TASK — Please continue the article on the Supreme Court decision about Medicare payments to hospitals serving many low-income patients, starting after its last sentence.

TEXT SEGMENT —
- - - - -
In a Friday decision, the Supreme Court upheld the Department of Health and Human Services’ (HHS) approach to calculating Medicare payments for hospitals who serve a greater percentage of low-income patients, specifically those who rely on Medicaid or are uninsured.
The decision centered around disproportionate share hospital adjustments (also called DSH payments), which provide reimbursements to hospitals that provide care to a higher number of Medicaid and uninsured patients. The reimbursements are calculated using the DSH payment statute, which is the contested formula. The case sought to determine if the DSH payments were being calculated using a misinterpretation of the formula, or if the existing statute was unclear and the court should merely defer to HHS for calculation purposes.
The challenge to HHS’s current method of calculation was brought by the Empire Health Foundation, who argued that HHS misinterpreted the formula by calculating one of the fractions, the Medicare fraction, incorrectly. Specifically, the case sought to determine “whether patients whom Medicare insures but does not pay for on a given day are patients who were entitled to benefits” for the purposes of calculating a fraction for the disproportionate patient percentage portion under the DSH payment statute. A patient can be insured by Medicare but not covered on a given day if their hospital stay extends past 90 days.
- - - - -
DATASET RECORDS —

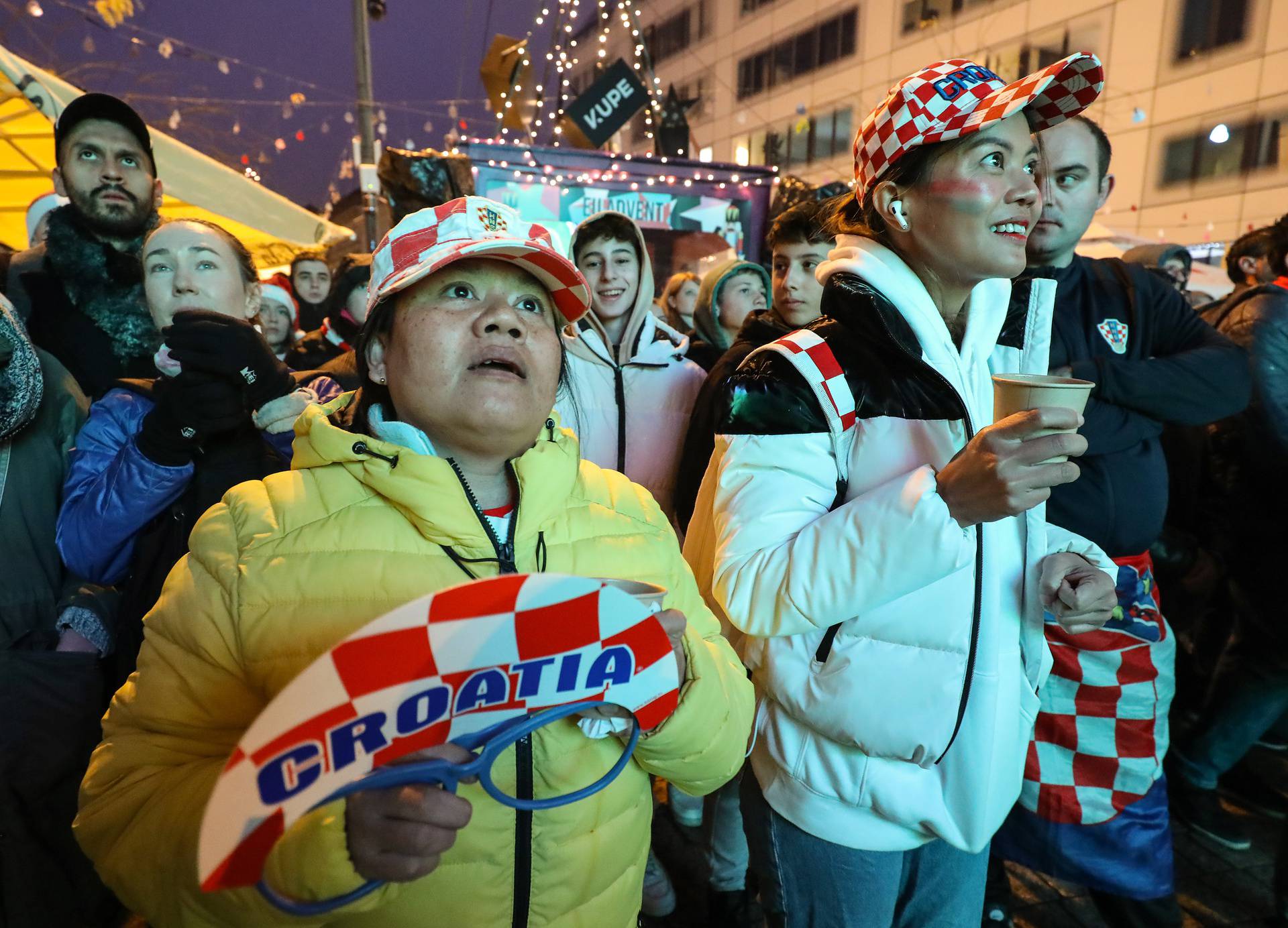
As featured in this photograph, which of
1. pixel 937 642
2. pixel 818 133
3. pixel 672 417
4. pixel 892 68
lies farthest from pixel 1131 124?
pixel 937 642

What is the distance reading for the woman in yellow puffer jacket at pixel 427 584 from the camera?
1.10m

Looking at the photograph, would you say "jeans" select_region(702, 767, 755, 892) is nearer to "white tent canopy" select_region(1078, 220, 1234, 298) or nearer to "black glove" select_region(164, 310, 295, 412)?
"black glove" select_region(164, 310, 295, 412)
- - - - -
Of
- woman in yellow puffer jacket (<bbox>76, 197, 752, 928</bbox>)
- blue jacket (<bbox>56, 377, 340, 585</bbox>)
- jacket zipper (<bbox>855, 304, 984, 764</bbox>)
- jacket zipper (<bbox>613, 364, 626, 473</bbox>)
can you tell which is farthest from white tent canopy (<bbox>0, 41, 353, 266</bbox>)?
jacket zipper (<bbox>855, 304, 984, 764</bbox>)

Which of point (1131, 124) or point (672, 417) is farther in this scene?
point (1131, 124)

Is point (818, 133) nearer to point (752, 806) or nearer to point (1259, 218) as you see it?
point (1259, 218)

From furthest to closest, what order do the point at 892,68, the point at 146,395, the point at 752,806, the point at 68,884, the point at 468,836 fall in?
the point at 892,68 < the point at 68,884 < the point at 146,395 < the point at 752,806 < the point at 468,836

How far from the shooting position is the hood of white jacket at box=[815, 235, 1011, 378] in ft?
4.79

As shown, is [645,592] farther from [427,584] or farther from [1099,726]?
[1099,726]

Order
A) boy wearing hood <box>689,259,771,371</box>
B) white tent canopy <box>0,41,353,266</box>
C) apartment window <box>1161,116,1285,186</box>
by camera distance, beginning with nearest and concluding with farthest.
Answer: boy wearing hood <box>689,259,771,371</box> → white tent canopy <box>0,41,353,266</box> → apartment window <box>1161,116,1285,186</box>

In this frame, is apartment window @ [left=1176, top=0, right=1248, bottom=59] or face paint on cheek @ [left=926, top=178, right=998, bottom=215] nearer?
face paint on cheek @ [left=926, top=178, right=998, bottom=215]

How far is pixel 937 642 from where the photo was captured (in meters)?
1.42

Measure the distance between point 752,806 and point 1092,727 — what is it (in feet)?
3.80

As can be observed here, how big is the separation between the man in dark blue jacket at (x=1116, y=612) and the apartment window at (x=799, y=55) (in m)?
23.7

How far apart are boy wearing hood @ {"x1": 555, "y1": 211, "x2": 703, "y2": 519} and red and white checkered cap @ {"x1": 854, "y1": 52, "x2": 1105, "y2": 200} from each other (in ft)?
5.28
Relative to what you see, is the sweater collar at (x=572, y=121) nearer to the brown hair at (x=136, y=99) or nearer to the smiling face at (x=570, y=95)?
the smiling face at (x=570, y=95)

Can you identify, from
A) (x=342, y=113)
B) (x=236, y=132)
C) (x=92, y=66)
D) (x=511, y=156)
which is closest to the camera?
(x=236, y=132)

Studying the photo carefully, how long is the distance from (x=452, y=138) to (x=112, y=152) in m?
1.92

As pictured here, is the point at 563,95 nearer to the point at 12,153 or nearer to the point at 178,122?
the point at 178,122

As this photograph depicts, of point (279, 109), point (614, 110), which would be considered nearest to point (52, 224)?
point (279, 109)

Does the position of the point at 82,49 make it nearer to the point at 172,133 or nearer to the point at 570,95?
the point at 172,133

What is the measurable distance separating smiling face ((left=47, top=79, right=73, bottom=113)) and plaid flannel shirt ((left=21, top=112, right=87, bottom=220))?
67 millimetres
- - - - -
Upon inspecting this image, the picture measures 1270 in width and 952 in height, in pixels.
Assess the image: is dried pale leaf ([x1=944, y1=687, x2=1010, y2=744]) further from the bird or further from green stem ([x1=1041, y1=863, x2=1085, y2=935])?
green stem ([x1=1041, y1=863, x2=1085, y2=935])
- - - - -
RESPONSE AREA —
HHS’s existing and Supreme Court-affirmed method includes patients who are not covered by Medicare for certain days in the DSH payment calculation. Empire Health Foundation argued that by including this in the calculation, HHS was not only misinterpreting the statute, but hospitals were also receiving lower reimbursements than the DSH payment statute intends to provide.
The Supreme Court affirmed the current HHS method in a 5-4 decision, asserting that HHS did not misinterpret the formula, with Justice Elena Kagan noting that “HHS’s regulation correctly construes the statutory language at issue.” She was joined in her opinion by Justices Clarence Thomas, Stephen Breyer, Sonia Sotomayor, and Amy Coney Barrett.
A dissent was written by Justice Brett Kavanaugh, which the remaining three justices (Justices Samuel Alito and Neil Gorsuch, and Chief Justice John Roberts) joined. Justice Kavanaugh’s dissent explained that “HHS’s misreading of the statute has significant real-world effects: It financially harms hospitals that serve low-income patients, thereby hamstringing those hospitals’ ability to provide needed care to low-income communities.”
Kagan concluded that the ultimate opinion of the court was in approval of the existing HHS understanding of the Medicare fraction included in the DSH payment statute. The hospitals were represented by King & Spalding.